(Extracted records)
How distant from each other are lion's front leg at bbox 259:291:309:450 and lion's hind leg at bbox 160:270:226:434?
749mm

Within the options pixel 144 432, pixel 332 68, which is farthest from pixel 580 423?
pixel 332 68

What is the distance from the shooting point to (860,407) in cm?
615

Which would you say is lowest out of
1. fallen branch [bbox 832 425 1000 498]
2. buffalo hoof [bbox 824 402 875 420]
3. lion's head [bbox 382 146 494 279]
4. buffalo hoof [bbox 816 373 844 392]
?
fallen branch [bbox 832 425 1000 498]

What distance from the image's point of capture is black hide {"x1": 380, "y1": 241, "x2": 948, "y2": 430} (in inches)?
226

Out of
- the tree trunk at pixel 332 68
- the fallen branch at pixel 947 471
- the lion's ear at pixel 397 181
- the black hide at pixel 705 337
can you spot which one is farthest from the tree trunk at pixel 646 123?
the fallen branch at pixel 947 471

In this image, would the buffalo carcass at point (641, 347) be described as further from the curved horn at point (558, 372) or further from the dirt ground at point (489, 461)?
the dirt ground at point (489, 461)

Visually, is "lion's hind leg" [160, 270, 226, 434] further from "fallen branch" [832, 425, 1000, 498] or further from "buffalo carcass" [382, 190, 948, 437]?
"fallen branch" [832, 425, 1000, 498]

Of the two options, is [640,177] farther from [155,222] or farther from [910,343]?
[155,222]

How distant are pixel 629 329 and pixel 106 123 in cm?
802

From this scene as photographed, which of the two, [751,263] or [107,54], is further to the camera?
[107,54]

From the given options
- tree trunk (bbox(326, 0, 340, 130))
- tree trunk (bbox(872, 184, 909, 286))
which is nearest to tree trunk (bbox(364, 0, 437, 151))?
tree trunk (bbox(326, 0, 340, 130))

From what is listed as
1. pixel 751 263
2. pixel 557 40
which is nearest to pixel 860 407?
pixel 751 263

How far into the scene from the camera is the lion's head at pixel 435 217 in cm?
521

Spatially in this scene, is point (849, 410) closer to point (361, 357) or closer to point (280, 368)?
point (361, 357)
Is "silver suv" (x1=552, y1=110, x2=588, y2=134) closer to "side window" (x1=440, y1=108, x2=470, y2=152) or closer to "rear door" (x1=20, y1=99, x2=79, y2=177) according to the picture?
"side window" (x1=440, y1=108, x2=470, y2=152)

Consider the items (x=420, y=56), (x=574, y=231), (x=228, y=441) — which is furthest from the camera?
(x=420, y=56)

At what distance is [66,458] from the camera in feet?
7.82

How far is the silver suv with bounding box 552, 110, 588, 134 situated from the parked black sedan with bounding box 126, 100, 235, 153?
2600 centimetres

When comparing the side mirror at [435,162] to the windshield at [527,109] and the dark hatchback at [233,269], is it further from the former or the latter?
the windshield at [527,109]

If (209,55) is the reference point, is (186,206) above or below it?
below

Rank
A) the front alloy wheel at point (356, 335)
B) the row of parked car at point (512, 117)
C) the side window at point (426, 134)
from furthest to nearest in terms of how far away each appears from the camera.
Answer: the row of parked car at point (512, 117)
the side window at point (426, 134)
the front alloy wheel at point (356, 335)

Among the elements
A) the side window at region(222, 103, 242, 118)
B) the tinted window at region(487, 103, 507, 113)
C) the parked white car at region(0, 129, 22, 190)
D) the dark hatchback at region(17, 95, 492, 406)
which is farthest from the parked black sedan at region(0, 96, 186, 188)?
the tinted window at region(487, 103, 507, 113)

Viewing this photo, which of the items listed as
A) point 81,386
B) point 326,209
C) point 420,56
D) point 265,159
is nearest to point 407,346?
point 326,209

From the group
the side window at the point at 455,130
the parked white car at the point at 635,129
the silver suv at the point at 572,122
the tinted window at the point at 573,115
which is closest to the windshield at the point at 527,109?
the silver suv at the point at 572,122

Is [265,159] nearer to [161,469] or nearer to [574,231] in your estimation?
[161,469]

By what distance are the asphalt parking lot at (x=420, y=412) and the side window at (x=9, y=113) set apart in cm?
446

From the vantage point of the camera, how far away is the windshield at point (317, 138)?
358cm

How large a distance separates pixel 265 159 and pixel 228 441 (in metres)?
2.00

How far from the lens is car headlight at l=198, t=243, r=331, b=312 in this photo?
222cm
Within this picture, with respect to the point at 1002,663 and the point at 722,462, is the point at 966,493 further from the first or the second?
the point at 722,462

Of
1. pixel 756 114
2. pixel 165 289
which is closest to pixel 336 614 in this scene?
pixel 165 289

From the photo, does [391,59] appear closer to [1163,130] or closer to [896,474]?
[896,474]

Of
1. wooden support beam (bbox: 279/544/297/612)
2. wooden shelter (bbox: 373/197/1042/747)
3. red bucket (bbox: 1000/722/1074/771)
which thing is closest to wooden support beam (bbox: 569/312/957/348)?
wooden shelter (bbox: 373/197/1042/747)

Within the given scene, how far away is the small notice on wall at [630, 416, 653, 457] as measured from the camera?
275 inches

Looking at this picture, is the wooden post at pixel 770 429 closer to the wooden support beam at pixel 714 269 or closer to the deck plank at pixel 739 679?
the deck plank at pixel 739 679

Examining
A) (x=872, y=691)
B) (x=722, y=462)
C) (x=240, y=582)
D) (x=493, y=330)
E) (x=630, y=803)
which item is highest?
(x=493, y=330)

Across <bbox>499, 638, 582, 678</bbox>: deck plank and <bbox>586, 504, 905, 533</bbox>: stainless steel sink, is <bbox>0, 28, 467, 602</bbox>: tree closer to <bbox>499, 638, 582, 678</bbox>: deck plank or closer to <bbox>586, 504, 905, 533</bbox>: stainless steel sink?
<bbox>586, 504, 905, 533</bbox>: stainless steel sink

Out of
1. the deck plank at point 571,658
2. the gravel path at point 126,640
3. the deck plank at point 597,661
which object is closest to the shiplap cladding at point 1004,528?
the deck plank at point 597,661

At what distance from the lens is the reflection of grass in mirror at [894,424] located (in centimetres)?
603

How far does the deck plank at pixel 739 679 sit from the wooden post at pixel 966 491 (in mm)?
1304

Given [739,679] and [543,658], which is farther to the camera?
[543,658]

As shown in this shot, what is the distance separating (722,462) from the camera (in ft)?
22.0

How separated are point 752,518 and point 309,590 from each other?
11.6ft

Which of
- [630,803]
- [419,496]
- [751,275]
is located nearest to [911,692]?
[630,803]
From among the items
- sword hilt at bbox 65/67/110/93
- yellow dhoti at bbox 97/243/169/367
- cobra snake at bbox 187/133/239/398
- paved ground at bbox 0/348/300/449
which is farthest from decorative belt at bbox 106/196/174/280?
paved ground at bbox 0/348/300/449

...

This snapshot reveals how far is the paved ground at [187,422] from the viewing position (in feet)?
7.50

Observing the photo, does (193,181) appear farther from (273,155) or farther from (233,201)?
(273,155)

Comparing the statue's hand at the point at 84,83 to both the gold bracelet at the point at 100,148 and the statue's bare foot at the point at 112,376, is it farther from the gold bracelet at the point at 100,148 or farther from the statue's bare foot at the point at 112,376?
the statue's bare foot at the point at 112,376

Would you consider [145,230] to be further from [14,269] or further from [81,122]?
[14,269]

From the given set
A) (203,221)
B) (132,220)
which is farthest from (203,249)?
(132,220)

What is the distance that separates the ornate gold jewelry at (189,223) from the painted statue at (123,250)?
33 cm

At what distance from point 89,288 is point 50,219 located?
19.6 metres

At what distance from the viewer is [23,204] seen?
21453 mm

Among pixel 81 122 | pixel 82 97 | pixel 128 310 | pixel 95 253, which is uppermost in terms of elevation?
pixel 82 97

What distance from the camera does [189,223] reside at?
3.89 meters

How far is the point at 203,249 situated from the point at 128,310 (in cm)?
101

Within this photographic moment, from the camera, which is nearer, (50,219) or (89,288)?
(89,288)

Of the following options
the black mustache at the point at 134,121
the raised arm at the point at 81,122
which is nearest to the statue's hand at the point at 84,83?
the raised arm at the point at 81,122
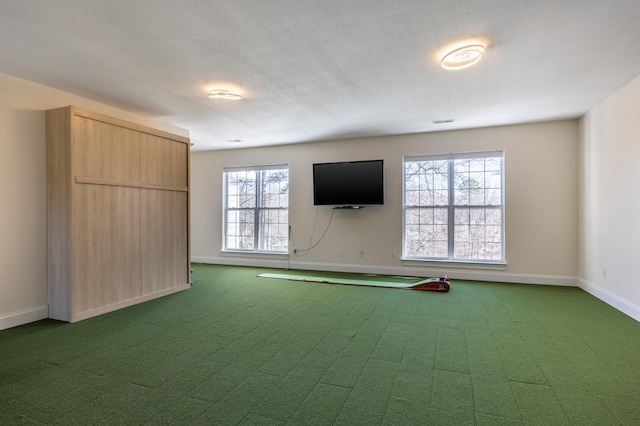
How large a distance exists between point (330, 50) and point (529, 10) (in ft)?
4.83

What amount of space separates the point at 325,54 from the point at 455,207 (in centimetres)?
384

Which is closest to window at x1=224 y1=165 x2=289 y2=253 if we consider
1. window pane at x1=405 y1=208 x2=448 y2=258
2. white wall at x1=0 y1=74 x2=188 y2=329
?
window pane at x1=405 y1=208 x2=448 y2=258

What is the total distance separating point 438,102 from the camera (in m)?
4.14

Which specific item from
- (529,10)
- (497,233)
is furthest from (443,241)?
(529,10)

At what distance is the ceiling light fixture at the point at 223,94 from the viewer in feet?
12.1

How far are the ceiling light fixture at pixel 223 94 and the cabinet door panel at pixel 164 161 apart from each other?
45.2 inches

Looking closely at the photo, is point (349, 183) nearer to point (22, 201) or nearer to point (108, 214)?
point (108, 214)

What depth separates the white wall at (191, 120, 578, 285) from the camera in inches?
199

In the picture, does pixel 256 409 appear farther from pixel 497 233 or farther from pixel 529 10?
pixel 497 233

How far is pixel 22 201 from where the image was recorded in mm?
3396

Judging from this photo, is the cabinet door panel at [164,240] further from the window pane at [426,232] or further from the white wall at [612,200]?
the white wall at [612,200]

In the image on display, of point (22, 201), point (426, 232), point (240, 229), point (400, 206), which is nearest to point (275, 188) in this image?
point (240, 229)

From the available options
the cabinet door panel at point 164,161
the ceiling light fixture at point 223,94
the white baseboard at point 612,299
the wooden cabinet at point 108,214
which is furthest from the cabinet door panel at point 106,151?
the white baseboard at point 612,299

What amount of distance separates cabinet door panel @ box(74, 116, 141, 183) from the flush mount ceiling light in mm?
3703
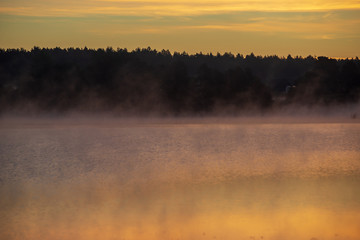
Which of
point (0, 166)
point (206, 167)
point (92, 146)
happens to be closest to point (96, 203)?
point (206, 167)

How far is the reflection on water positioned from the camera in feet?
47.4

---

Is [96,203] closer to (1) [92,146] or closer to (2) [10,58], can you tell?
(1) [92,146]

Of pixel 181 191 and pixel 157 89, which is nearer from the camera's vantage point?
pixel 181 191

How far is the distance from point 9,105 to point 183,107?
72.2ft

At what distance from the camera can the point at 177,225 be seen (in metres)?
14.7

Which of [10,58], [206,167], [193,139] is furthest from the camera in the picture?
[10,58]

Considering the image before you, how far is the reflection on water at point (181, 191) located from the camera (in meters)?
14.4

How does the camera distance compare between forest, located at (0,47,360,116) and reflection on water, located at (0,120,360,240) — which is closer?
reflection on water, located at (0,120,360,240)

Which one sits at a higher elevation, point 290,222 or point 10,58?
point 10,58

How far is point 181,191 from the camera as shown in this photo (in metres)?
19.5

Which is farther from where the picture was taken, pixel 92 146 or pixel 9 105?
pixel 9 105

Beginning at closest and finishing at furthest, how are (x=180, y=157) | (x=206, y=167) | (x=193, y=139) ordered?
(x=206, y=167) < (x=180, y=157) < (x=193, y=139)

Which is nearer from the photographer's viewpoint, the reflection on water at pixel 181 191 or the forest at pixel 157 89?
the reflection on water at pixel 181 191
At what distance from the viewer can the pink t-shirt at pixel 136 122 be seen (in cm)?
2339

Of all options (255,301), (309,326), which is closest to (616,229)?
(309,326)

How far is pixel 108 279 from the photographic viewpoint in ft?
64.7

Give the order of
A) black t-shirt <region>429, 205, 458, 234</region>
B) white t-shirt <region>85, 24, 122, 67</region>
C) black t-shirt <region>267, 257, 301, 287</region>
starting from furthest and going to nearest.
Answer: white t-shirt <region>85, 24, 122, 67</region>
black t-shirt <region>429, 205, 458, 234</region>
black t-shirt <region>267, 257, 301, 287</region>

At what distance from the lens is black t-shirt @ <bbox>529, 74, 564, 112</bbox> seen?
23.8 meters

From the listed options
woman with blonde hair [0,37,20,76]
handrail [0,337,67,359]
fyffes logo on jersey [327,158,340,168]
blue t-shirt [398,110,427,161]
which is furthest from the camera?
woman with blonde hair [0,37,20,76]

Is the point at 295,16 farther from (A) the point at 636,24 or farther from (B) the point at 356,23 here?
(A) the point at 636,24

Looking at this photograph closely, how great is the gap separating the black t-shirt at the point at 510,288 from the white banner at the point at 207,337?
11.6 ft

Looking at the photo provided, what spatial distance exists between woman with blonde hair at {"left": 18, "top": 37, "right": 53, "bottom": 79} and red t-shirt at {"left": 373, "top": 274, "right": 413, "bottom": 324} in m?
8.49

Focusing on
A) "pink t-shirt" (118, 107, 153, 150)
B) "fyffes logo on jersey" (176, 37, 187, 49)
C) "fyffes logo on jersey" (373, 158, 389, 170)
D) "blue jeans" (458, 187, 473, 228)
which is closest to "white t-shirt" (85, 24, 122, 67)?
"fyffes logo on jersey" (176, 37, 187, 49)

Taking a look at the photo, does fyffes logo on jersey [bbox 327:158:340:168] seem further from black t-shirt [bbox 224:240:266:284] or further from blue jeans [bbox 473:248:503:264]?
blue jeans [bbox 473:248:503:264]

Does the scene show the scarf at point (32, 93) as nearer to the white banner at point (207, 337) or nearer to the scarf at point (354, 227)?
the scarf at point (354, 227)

WHAT TO DO:
Identify every line above that contains the word "picture" and copy each one out. Case counts.

RESPONSE TO THE EXERCISE:
Is "silver suv" (x1=552, y1=110, x2=588, y2=134) closer to "side window" (x1=440, y1=108, x2=470, y2=152) or closer to "rear door" (x1=20, y1=99, x2=79, y2=177) according to the picture?
Within this picture, with respect to the point at 1002,663 and the point at 722,462, is the point at 966,493 further from the first or the second?
Looking at this picture, is the wooden post at pixel 770 429 closer to the wooden support beam at pixel 714 269 or closer to the deck plank at pixel 739 679?
In the picture, does pixel 256 409 appear farther from pixel 497 233 or farther from pixel 529 10?
Which of [10,58], [206,167], [193,139] is furthest from the camera in the picture?
Which is farther from where the picture was taken, pixel 92 146 or pixel 9 105?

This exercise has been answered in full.